Namun, ia mengaku khawatir jadwal yang padat dapat berdampak terhadap kondisi fisik pemain, terutama karena Persib akan menghadapi musim yang sangat sibuk.
Musim depan, Persib dijadwalkan tampil di empat kompetisi, yakni AFC Champions League Two (ACL 2), ASEAN Club Championship (ACC), Super League, dan League Cup.
Selain itu, sejumlah pemain juga berpotensi memperkuat Timnas Indonesia pada ajang Piala Asia 2027.
“Kami semua profesional. Kami akan tetap bermain dan berusaha menang. Namun kami juga harus menjaga kesehatan pemain demi pertandingan-pertandingan berikutnya, demi kompetisi Asia, dan demi tim nasional,” papar Tolic.
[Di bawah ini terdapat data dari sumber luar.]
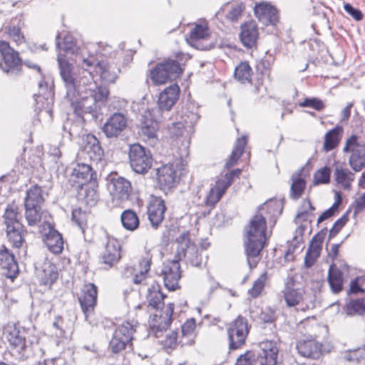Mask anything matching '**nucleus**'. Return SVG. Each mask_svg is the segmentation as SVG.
Returning <instances> with one entry per match:
<instances>
[{
  "label": "nucleus",
  "instance_id": "nucleus-1",
  "mask_svg": "<svg viewBox=\"0 0 365 365\" xmlns=\"http://www.w3.org/2000/svg\"><path fill=\"white\" fill-rule=\"evenodd\" d=\"M57 61L67 89L66 96L78 115L93 112L98 103H104L107 100L109 94L107 88L98 86L92 78L87 80L81 78L77 86L72 73V64L61 53L58 54Z\"/></svg>",
  "mask_w": 365,
  "mask_h": 365
},
{
  "label": "nucleus",
  "instance_id": "nucleus-2",
  "mask_svg": "<svg viewBox=\"0 0 365 365\" xmlns=\"http://www.w3.org/2000/svg\"><path fill=\"white\" fill-rule=\"evenodd\" d=\"M266 220L262 215H255L245 228V247L247 262L250 268L256 267L257 258L263 249L266 241Z\"/></svg>",
  "mask_w": 365,
  "mask_h": 365
},
{
  "label": "nucleus",
  "instance_id": "nucleus-3",
  "mask_svg": "<svg viewBox=\"0 0 365 365\" xmlns=\"http://www.w3.org/2000/svg\"><path fill=\"white\" fill-rule=\"evenodd\" d=\"M138 323L126 321L120 324L115 330L110 341V348L113 353H118L123 349L133 339Z\"/></svg>",
  "mask_w": 365,
  "mask_h": 365
},
{
  "label": "nucleus",
  "instance_id": "nucleus-4",
  "mask_svg": "<svg viewBox=\"0 0 365 365\" xmlns=\"http://www.w3.org/2000/svg\"><path fill=\"white\" fill-rule=\"evenodd\" d=\"M182 72L179 63L174 60H168L158 64L150 71V78L155 85H162L175 78Z\"/></svg>",
  "mask_w": 365,
  "mask_h": 365
},
{
  "label": "nucleus",
  "instance_id": "nucleus-5",
  "mask_svg": "<svg viewBox=\"0 0 365 365\" xmlns=\"http://www.w3.org/2000/svg\"><path fill=\"white\" fill-rule=\"evenodd\" d=\"M129 158L130 166L136 173H146L152 166L150 152L139 144H133L130 147Z\"/></svg>",
  "mask_w": 365,
  "mask_h": 365
},
{
  "label": "nucleus",
  "instance_id": "nucleus-6",
  "mask_svg": "<svg viewBox=\"0 0 365 365\" xmlns=\"http://www.w3.org/2000/svg\"><path fill=\"white\" fill-rule=\"evenodd\" d=\"M178 244L176 257L178 260L187 257L193 266L197 267L201 264V259L197 246L190 243L189 234L184 232L176 240Z\"/></svg>",
  "mask_w": 365,
  "mask_h": 365
},
{
  "label": "nucleus",
  "instance_id": "nucleus-7",
  "mask_svg": "<svg viewBox=\"0 0 365 365\" xmlns=\"http://www.w3.org/2000/svg\"><path fill=\"white\" fill-rule=\"evenodd\" d=\"M282 297L288 308L305 310L309 307L308 302L310 300L302 287L294 288L287 285L282 291Z\"/></svg>",
  "mask_w": 365,
  "mask_h": 365
},
{
  "label": "nucleus",
  "instance_id": "nucleus-8",
  "mask_svg": "<svg viewBox=\"0 0 365 365\" xmlns=\"http://www.w3.org/2000/svg\"><path fill=\"white\" fill-rule=\"evenodd\" d=\"M3 336L8 341L14 352L19 357L26 354L28 346L25 337L22 336L19 329L15 323L9 322L4 327Z\"/></svg>",
  "mask_w": 365,
  "mask_h": 365
},
{
  "label": "nucleus",
  "instance_id": "nucleus-9",
  "mask_svg": "<svg viewBox=\"0 0 365 365\" xmlns=\"http://www.w3.org/2000/svg\"><path fill=\"white\" fill-rule=\"evenodd\" d=\"M249 329L247 319L239 316L235 319L227 329V335L230 340V348L237 349L243 345L247 339Z\"/></svg>",
  "mask_w": 365,
  "mask_h": 365
},
{
  "label": "nucleus",
  "instance_id": "nucleus-10",
  "mask_svg": "<svg viewBox=\"0 0 365 365\" xmlns=\"http://www.w3.org/2000/svg\"><path fill=\"white\" fill-rule=\"evenodd\" d=\"M83 66L94 67V71L105 83H115L120 70L106 61H93L90 58H83Z\"/></svg>",
  "mask_w": 365,
  "mask_h": 365
},
{
  "label": "nucleus",
  "instance_id": "nucleus-11",
  "mask_svg": "<svg viewBox=\"0 0 365 365\" xmlns=\"http://www.w3.org/2000/svg\"><path fill=\"white\" fill-rule=\"evenodd\" d=\"M181 173L177 165L166 164L157 169V180L160 188L167 191L175 187L179 182Z\"/></svg>",
  "mask_w": 365,
  "mask_h": 365
},
{
  "label": "nucleus",
  "instance_id": "nucleus-12",
  "mask_svg": "<svg viewBox=\"0 0 365 365\" xmlns=\"http://www.w3.org/2000/svg\"><path fill=\"white\" fill-rule=\"evenodd\" d=\"M0 53L3 62L0 68L6 73H16L20 70L21 61L18 52L15 51L6 41H0Z\"/></svg>",
  "mask_w": 365,
  "mask_h": 365
},
{
  "label": "nucleus",
  "instance_id": "nucleus-13",
  "mask_svg": "<svg viewBox=\"0 0 365 365\" xmlns=\"http://www.w3.org/2000/svg\"><path fill=\"white\" fill-rule=\"evenodd\" d=\"M174 305L170 303L164 310H156L151 317L149 324L150 329L155 332V336L158 337V333L166 330L172 321Z\"/></svg>",
  "mask_w": 365,
  "mask_h": 365
},
{
  "label": "nucleus",
  "instance_id": "nucleus-14",
  "mask_svg": "<svg viewBox=\"0 0 365 365\" xmlns=\"http://www.w3.org/2000/svg\"><path fill=\"white\" fill-rule=\"evenodd\" d=\"M70 180L73 183V186L83 187V185L96 180V173L91 165L78 163L73 168Z\"/></svg>",
  "mask_w": 365,
  "mask_h": 365
},
{
  "label": "nucleus",
  "instance_id": "nucleus-15",
  "mask_svg": "<svg viewBox=\"0 0 365 365\" xmlns=\"http://www.w3.org/2000/svg\"><path fill=\"white\" fill-rule=\"evenodd\" d=\"M155 109L147 110L142 115L140 134L145 140H153L157 137L158 129Z\"/></svg>",
  "mask_w": 365,
  "mask_h": 365
},
{
  "label": "nucleus",
  "instance_id": "nucleus-16",
  "mask_svg": "<svg viewBox=\"0 0 365 365\" xmlns=\"http://www.w3.org/2000/svg\"><path fill=\"white\" fill-rule=\"evenodd\" d=\"M83 293L79 297V302L85 319L88 320V317L93 314L96 305L97 287L94 284H86L82 290Z\"/></svg>",
  "mask_w": 365,
  "mask_h": 365
},
{
  "label": "nucleus",
  "instance_id": "nucleus-17",
  "mask_svg": "<svg viewBox=\"0 0 365 365\" xmlns=\"http://www.w3.org/2000/svg\"><path fill=\"white\" fill-rule=\"evenodd\" d=\"M41 232L45 236L44 241L48 250L56 255L61 253L63 249V240L61 235L54 230L48 222H45Z\"/></svg>",
  "mask_w": 365,
  "mask_h": 365
},
{
  "label": "nucleus",
  "instance_id": "nucleus-18",
  "mask_svg": "<svg viewBox=\"0 0 365 365\" xmlns=\"http://www.w3.org/2000/svg\"><path fill=\"white\" fill-rule=\"evenodd\" d=\"M180 266L178 259H173L165 263L162 270L165 286L169 290H175L178 287L180 278Z\"/></svg>",
  "mask_w": 365,
  "mask_h": 365
},
{
  "label": "nucleus",
  "instance_id": "nucleus-19",
  "mask_svg": "<svg viewBox=\"0 0 365 365\" xmlns=\"http://www.w3.org/2000/svg\"><path fill=\"white\" fill-rule=\"evenodd\" d=\"M83 151L88 155V158L95 163L96 165L103 167L104 153L101 148L98 140L93 135H87L83 146Z\"/></svg>",
  "mask_w": 365,
  "mask_h": 365
},
{
  "label": "nucleus",
  "instance_id": "nucleus-20",
  "mask_svg": "<svg viewBox=\"0 0 365 365\" xmlns=\"http://www.w3.org/2000/svg\"><path fill=\"white\" fill-rule=\"evenodd\" d=\"M127 126V118L120 113L110 116L103 127V131L108 138H115L121 134Z\"/></svg>",
  "mask_w": 365,
  "mask_h": 365
},
{
  "label": "nucleus",
  "instance_id": "nucleus-21",
  "mask_svg": "<svg viewBox=\"0 0 365 365\" xmlns=\"http://www.w3.org/2000/svg\"><path fill=\"white\" fill-rule=\"evenodd\" d=\"M254 13L258 21L262 23H278L279 21L278 9L266 1L256 4Z\"/></svg>",
  "mask_w": 365,
  "mask_h": 365
},
{
  "label": "nucleus",
  "instance_id": "nucleus-22",
  "mask_svg": "<svg viewBox=\"0 0 365 365\" xmlns=\"http://www.w3.org/2000/svg\"><path fill=\"white\" fill-rule=\"evenodd\" d=\"M0 271L2 275L10 279L14 278L19 272L14 255L5 247L0 249Z\"/></svg>",
  "mask_w": 365,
“Tim nasional akan kembali bertanding pada Januari. Apakah kita ingin para pemain tetap sehat sampai Januari atau justru kelelahan dan cedera? Mana yang lebih penting?”
“Musim ini para pemain bisa menjalani sekitar 65 pertandingan. Jumlah itu hampir seperti jadwal NBA,” ulasnya.
Selain menyoroti jadwal final, Tolic juga mengungkapkan bahwa timnya kehilangan kesempatan menjalani pramusim secara maksimal.
Hal itu terjadi karena Persib harus mengikuti turnamen pramusim, sementara tujuh pemainnya dipanggil memperkuat Timnas Indonesia di Piala AFF 2026.
Menurutnya, masa pramusim sangat penting untuk membangun kekompakan tim dan menyusun fondasi permainan sebelum memasuki kompetisi resmi.
“Padahal pramusim adalah satu-satunya kesempatan kami memiliki seluruh pemain bersama-sama. Saat itulah kami membangun sistem permainan, mengenal karakter pemain, dan menyusun fondasi tim,” papar Tolic.
“Namun, musim ini kami kehilangan kesempatan tersebut.” imbuhnya.